• **Work instructions**
Starting from the line containing "In the captured", write out every remaining line exactly, the last one included.

• **Input**
• • • •

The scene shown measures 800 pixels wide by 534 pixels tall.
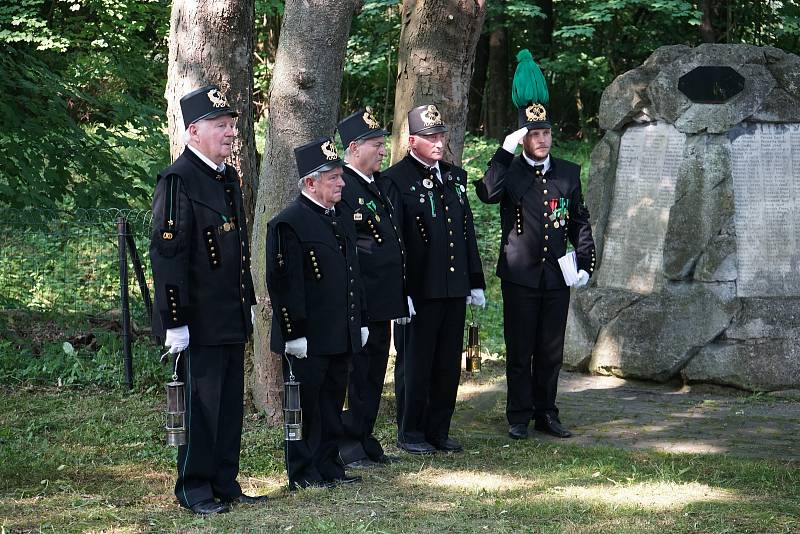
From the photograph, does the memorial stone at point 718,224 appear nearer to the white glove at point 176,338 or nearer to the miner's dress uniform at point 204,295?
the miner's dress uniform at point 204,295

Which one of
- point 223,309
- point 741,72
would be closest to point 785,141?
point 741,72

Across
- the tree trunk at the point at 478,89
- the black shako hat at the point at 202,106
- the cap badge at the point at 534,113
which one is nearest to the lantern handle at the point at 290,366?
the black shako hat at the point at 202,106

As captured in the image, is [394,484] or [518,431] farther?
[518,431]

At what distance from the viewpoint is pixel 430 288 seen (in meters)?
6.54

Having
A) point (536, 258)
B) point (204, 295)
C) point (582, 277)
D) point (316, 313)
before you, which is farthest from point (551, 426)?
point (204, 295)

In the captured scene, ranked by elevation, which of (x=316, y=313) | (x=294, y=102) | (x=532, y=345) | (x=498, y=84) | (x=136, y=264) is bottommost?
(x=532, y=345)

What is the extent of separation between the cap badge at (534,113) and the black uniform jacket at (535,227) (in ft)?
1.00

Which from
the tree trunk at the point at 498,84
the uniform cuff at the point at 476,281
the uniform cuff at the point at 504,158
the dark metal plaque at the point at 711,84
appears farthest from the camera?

• • • •

• **Reply to the task**
In the captured scene, ranked by elevation, which of (x=316, y=313) | (x=294, y=102) | (x=532, y=345) | (x=498, y=84) | (x=136, y=264) is bottommost?
(x=532, y=345)

What is the extent of separation between the cap badge at (534,113) and the black uniform jacket at (535,227) (in ft)?
1.00

Which from
the tree trunk at the point at 498,84
the uniform cuff at the point at 476,281
the uniform cuff at the point at 504,158
the dark metal plaque at the point at 711,84
appears farthest from the camera?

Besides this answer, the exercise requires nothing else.